I have not seen the earlier movie based on a bleak Charles Portis novel. The Coen brothers, I believe have stuck to the story, more faithfully than the original movie, which got Mr. John Wayne an Oscar. But, Jeff Bridges who plays the role of the grizzled, eye-patched U.S. Marshal Reuben "Rooster" Cogburn, originally played by Mr. Wayne does really well.
True Grit is about performances. Starting from Hailee Steinfield who sets the tone from the beginning, when she as the narrator says, "People do not give it credence that a fourteen-year-old girl could leave home and go off in the wintertime to avenge her father's blood but it did not seem so strange then, although I will say it did not happen every day".
The way, Mattie negotiates for her father's dues and later cajoles Cogburn into taking the assignment of pursuing her father's killer, Tom Chaney is hilarious.
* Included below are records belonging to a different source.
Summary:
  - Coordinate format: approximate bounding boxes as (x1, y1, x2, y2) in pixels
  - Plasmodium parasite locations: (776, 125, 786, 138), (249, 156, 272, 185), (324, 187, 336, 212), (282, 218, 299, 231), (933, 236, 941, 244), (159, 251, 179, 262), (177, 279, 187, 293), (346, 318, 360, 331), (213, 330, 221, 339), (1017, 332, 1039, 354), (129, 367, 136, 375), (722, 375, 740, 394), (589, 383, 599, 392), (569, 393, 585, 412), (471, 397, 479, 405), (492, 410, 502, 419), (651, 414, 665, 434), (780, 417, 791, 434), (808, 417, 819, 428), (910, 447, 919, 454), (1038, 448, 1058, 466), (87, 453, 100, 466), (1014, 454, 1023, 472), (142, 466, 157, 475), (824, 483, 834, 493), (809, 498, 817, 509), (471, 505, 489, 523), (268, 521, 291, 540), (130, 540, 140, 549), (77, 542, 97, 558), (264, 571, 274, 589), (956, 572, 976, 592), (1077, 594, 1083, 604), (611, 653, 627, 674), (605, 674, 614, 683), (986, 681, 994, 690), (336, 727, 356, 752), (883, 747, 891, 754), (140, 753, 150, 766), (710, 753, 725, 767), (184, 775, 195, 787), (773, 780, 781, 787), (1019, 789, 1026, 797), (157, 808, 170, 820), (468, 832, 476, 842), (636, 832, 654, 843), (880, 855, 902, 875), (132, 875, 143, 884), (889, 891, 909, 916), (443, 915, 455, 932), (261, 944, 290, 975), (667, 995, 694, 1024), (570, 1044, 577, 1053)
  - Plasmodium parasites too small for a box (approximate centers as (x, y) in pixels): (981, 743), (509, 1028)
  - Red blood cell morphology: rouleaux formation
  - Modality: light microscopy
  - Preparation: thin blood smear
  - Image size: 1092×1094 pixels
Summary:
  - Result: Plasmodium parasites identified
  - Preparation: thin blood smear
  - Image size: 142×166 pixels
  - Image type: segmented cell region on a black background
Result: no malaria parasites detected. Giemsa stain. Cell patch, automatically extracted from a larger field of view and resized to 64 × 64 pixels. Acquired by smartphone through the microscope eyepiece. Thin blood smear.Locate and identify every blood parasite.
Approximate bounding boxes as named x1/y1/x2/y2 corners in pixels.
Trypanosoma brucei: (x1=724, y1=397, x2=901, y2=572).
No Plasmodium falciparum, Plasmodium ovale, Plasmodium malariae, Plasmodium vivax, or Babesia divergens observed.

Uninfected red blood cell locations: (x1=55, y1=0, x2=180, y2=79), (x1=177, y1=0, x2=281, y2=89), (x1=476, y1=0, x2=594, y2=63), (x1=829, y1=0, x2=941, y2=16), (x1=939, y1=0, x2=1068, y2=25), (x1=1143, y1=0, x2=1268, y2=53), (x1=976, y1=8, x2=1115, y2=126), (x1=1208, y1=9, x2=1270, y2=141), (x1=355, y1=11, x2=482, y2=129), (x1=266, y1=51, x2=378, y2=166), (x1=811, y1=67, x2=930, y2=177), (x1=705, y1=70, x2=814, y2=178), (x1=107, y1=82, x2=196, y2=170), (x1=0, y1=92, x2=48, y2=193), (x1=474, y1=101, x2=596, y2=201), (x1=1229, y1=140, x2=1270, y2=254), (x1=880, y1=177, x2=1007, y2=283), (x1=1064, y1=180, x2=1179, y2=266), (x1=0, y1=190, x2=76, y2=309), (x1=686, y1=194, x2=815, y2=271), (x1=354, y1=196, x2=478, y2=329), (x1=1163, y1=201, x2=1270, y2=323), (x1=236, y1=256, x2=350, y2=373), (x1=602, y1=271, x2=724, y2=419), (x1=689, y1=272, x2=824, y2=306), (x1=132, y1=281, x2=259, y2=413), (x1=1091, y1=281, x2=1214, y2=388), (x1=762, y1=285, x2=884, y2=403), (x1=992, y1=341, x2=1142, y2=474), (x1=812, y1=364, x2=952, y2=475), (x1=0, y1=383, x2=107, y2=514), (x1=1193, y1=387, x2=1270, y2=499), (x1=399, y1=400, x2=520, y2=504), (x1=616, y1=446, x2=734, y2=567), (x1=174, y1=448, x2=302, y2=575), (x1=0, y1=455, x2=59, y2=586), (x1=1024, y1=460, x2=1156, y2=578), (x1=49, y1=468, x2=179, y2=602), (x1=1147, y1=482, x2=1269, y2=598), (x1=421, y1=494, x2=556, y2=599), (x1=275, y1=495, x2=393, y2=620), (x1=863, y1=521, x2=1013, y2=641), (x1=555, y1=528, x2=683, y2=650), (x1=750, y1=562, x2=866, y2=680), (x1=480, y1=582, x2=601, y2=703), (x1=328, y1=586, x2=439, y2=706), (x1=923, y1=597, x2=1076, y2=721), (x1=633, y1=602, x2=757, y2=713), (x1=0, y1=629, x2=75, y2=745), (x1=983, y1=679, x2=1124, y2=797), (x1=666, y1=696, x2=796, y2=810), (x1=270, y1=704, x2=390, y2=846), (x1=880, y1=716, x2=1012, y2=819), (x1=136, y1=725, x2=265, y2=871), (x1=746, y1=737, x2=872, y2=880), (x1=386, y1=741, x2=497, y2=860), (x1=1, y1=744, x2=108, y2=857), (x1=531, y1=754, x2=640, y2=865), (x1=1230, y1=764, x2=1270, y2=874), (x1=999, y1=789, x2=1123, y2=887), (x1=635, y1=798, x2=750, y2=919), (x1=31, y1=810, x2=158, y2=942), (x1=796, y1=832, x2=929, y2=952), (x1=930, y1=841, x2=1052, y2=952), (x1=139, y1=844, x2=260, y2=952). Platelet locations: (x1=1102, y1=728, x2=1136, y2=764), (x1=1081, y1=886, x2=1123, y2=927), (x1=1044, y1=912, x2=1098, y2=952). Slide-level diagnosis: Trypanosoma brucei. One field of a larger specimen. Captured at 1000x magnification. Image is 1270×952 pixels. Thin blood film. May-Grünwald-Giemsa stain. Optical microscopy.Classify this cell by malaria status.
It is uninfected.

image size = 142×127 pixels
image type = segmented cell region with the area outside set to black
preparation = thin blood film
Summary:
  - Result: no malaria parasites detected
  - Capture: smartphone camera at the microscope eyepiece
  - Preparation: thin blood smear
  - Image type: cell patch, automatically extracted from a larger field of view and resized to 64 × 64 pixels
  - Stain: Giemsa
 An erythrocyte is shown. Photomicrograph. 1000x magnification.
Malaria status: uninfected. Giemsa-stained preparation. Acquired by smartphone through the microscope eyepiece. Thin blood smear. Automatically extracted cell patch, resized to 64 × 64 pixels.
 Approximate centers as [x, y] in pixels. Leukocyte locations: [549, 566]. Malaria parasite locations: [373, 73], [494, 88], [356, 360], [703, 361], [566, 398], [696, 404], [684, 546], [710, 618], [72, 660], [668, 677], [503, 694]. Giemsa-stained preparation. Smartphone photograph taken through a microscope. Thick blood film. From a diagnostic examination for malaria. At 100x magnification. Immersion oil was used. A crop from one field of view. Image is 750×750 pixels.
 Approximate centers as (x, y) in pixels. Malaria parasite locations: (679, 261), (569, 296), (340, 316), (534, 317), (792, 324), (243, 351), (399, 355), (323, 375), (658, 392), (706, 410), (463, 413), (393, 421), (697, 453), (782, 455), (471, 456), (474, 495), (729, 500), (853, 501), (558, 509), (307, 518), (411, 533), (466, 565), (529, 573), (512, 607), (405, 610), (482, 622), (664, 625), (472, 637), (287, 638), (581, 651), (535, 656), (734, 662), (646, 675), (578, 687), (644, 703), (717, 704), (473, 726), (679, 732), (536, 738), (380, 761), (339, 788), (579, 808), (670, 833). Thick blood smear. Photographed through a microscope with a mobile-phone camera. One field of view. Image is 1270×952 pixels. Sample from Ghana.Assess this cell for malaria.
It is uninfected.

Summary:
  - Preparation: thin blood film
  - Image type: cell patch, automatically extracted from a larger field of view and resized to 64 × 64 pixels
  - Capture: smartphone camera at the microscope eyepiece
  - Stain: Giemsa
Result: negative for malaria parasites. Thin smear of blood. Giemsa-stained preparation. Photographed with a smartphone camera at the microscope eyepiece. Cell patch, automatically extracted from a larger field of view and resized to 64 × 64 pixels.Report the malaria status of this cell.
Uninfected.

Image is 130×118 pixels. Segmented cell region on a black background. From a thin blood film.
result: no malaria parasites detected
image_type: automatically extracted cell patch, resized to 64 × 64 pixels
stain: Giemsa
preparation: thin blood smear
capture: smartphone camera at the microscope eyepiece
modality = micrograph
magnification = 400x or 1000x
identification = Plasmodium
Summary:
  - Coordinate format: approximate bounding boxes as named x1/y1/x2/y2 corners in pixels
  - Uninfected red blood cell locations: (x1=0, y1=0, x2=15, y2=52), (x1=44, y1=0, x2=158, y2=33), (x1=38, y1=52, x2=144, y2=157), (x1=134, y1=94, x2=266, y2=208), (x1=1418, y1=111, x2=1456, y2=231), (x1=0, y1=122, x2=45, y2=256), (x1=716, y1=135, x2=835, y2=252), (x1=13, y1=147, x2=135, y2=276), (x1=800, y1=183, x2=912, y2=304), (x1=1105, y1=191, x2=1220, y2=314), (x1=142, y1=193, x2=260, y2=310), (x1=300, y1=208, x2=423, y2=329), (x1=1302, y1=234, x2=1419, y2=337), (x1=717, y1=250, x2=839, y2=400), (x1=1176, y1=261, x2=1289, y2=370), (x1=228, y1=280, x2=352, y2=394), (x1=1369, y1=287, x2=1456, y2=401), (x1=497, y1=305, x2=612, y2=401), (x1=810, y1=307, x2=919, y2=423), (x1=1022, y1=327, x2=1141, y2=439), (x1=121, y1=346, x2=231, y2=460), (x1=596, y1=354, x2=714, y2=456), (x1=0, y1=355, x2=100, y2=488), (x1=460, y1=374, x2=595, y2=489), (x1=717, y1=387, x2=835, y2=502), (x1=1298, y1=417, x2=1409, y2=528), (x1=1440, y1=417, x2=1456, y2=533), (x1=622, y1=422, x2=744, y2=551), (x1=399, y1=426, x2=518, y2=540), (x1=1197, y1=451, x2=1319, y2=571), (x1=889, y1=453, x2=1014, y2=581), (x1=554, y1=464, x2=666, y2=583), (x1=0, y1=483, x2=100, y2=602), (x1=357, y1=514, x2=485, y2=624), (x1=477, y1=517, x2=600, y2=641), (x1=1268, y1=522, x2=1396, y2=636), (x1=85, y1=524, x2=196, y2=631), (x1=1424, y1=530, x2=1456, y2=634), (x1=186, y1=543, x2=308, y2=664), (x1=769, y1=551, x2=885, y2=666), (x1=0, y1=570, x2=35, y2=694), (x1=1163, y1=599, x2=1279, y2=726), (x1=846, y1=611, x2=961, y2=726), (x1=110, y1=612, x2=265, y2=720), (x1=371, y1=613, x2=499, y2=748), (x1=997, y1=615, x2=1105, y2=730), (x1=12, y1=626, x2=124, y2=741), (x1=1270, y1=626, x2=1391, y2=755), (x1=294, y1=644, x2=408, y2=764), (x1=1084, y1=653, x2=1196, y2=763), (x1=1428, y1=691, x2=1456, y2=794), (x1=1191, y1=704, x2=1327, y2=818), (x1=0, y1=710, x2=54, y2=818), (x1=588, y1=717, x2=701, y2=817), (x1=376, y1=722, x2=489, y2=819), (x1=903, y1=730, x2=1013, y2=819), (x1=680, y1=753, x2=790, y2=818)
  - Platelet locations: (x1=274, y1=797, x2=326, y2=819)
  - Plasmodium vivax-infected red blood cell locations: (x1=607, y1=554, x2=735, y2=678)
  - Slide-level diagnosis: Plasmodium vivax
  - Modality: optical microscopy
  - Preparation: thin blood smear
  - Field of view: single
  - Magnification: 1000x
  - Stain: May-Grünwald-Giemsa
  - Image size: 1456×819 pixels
Her determination to take things in her own hands and to represent her family responsibly in avenging the death of her father has the innocence of a teenager as well as the audacity of thinking at that age, when fear is unknown. The scene where, Mattie finally meets her father's killer is also quite hilarious, when she tries to arrest him, by telling a few lies. Her first attempt at shooting from her father's gun is also quite funny, as her determination to take back the gold she believes, her father's killer has taken from her father.
Matt Damon plays the buffoon Texas Ranger known only as Mr. LaBeouf ( pronounced LeBeef) who has completely different reasons to go after Tom Chaney and he develops a strange bonding with Mattie in their journey to nab the same person.
Though, some times, the movie moves at a slow place in the initial stages and the accent is too difficult to follow, you won't miss much of the proceedings. Even the ending is not softened, and kind of represents the era and genre the movie represents.
Watch the movie for the different era it represents and the beautiful way in which a parable is told about good and evil. And the line between good and evil is sometimes so blurred, that it's indistinguishable and keeps shifting. If not for anything else, watch the movie for, they don't make such movies here in Bollywood.